A fellow journalist told me the other day that he admires Powell for making his disagreement clear without being publicly disloyal to the president. This is indeed the conventional view among the media. But it is peculiar, if not flatly wrong, on both counts. Clear is exactly what Powell’s objection is not. He’s against an immediate, irrevocable commitment to off Saddam Hussein. But where he draws the line short of that, and why, are unknown—or at least unreported—and untested. If you don’t publicly state your position, you don’t have to defend it.

Second, if Powell’s view is not that of the president, he is only avoiding “public” disloyalty in terms of the comic distinction—treasured by the media and meaningless to everyone else—between things said publicly and things said “privately” to people who are certain to make them front-page news. If Powell’s views were clearly in conflict with those of President Bush, spreading them furtively would be doubly disloyal.

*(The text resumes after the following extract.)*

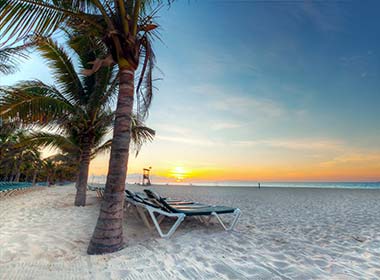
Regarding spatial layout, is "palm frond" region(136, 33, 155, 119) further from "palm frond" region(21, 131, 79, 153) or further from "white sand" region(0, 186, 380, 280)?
"palm frond" region(21, 131, 79, 153)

But Bush’s role in this debate is not to have a clear view of his own. Until the past few days, his position seemed clear: This Means War. What exactly means war was not entirely clear, but the war part was. Now he has wisely retreated to lack of clarity on both the whether and the why. This allows him to function like a holy rock for which all the squabbling tribal elders can claim to be speaking. The rock is irrevocably committed to “regime change.” The rock has never wavered in its call for the return of inspectors. Meanwhile the rock’s channeler-in-chief, Ari Fleischer, insists that there is no disagreement even among the rock’s advisers. Colin Powell disagrees with him about that.

“Disarray” is the approved label for the peculiar process by which this nation is deciding whether to go to war against Iraq. Enormous power has been vested in the editors of newspaper op-ed pages, who get to decide which former official of the previous Bush administration will get the next opportunity to remind the world that he is still alive. Bush du Jour lets his people squabble in public. All deplorably chaotic to the orderly minds of foreign policy land.

But a better word than disarray might be democracy. In theory, at least, it’s like a high-minded Jeffersonian dream that the national debate about war and peace should be framed by a series of essays penned by former government officials who have withdrawn to their farms, ranches, consulting firms, and suchlike contemplative retreats. And Bush’s sudden eagerness for a public debate and some kind of formal approval from Congress—though probably the result of a (justified) panic attack—may help to reverse the longest-running scandal in constitutional law: two centuries of erosion in Congress’ power to declare war.

In practice, a bunch of turgid, self-regarding pronunciamentos, full of half-hidden agendas, possibly ghost-written though hardly by Thomas Jefferson’s ghost, are not exactly the Federalist Papers. And the general desirability of vigorous debate doesn’t solve the puzzle of how a top official who is unhappy about some administration policy should balance the demands of loyalty and honesty.

In theory, once again, this one’s easy: The official should argue vigorously then rally ‘round. In practice, it’s trickier. Does arguing vigorously include arguing publicly? Does rallying ‘round mean defending a policy you don’t believe in? On most issues, there is room for a fudge factor in all of this. But if the issue is war, in which many thousands of people undoubtedly will die, the cause had better be transcendently important.

The Bush administration will decide in the next few weeks that the cause is worth the blood, or that it isn’t. In either case, shouldn’t someone resign?